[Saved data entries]
^^^^

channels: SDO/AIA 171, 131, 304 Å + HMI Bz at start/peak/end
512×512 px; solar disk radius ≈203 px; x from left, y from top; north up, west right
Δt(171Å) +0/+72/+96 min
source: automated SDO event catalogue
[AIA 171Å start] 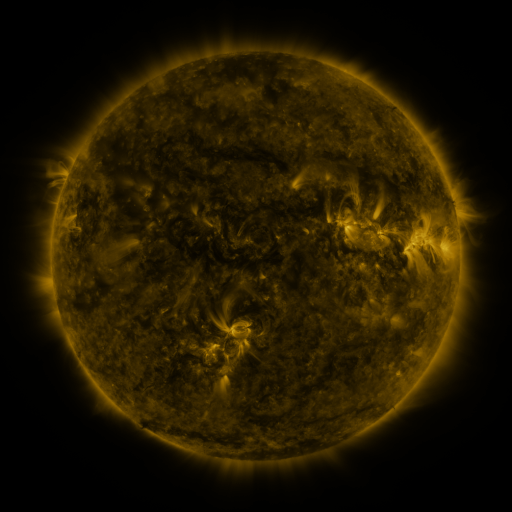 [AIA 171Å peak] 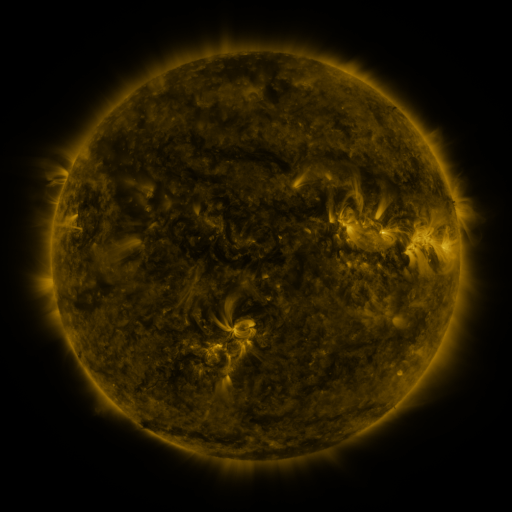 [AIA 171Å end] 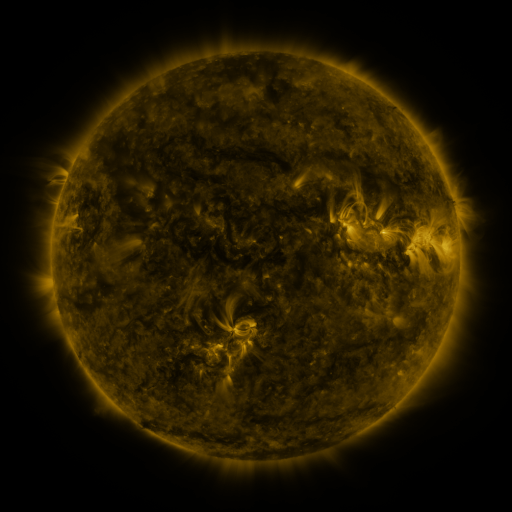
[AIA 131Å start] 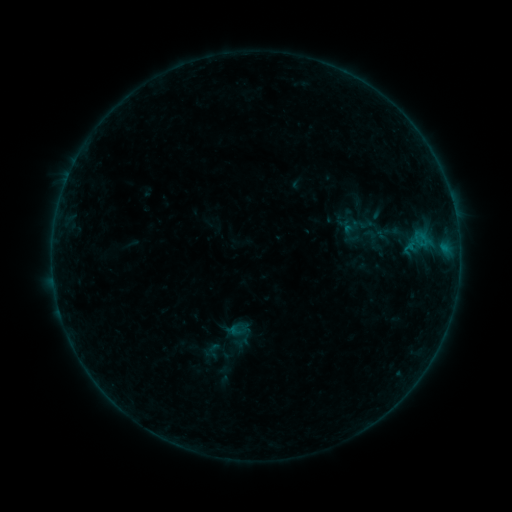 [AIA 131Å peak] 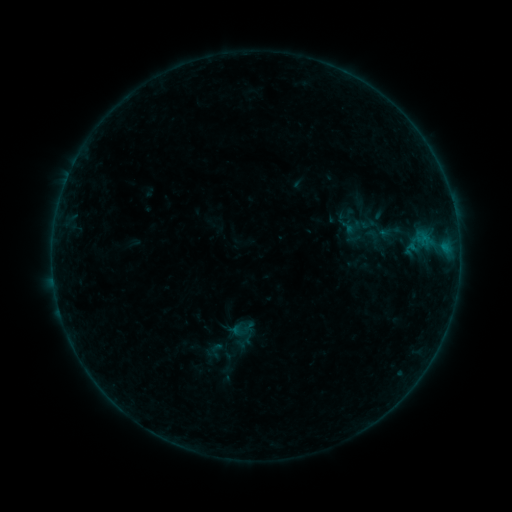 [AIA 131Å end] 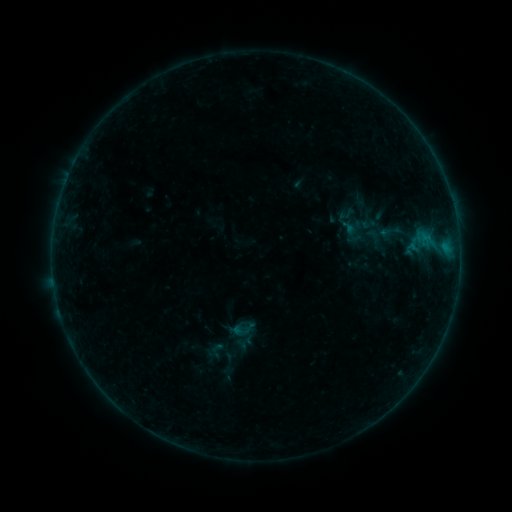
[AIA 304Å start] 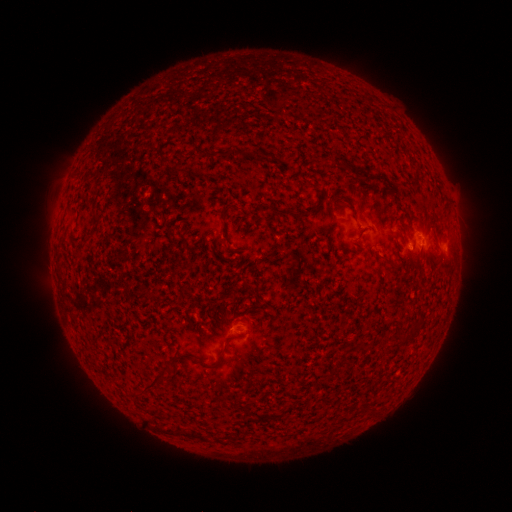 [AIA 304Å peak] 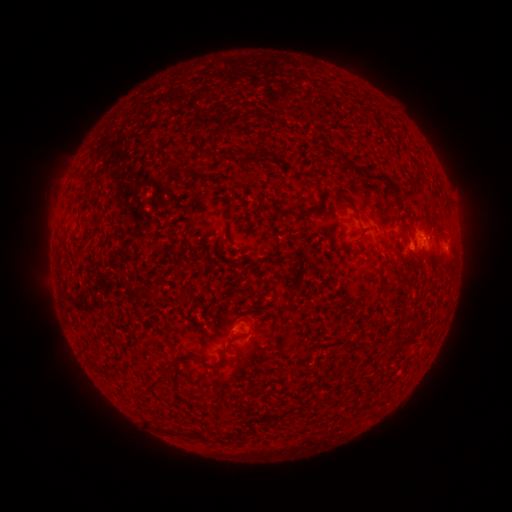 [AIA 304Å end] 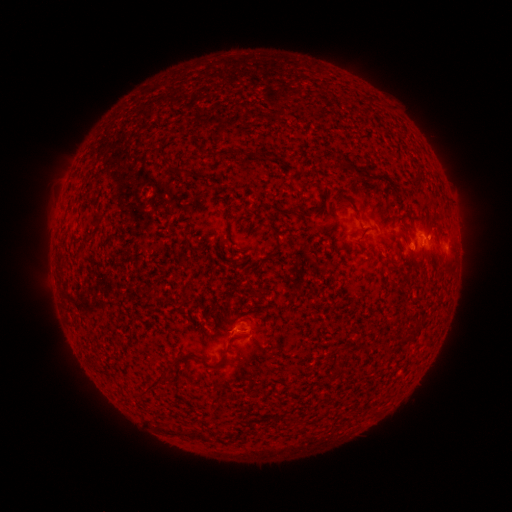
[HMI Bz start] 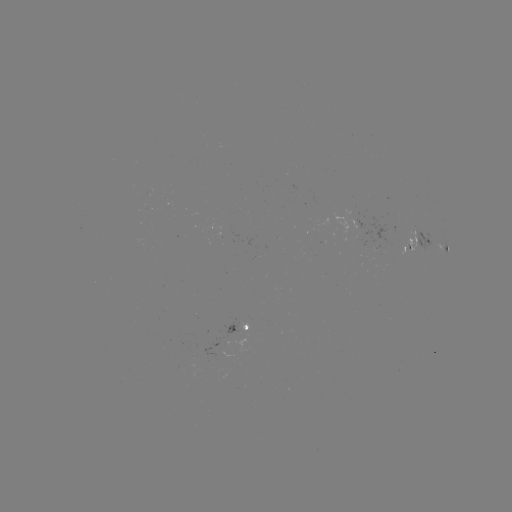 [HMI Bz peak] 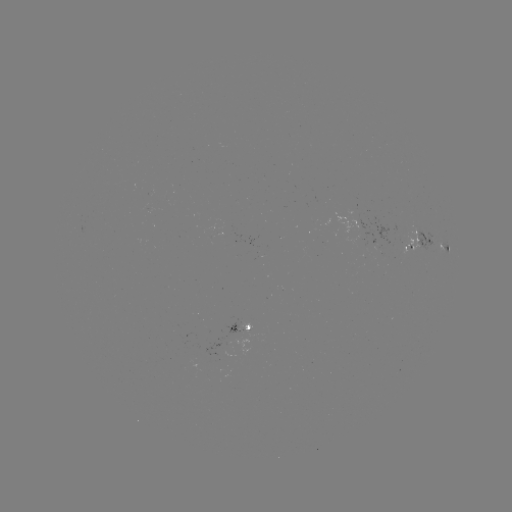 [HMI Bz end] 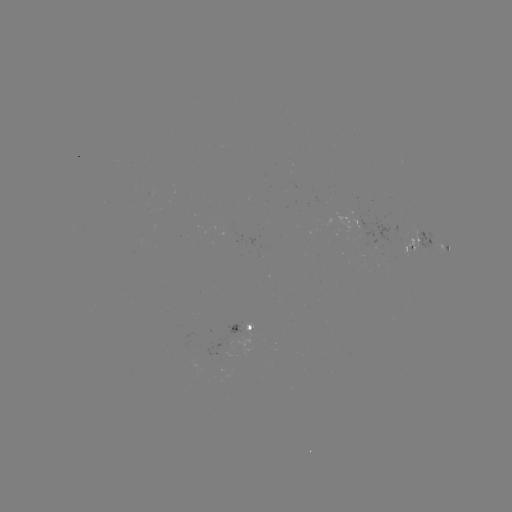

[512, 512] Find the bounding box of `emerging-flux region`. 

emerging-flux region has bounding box [223, 322, 244, 337].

^^^^

◆ **Task to carry out**: Go through the data, and copy each line in which the word "region" appears.

◆ **Task solution**:
[512, 512] Find the bounding box of `emerging-flux region`. 
emerging-flux region has bounding box [223, 322, 244, 337].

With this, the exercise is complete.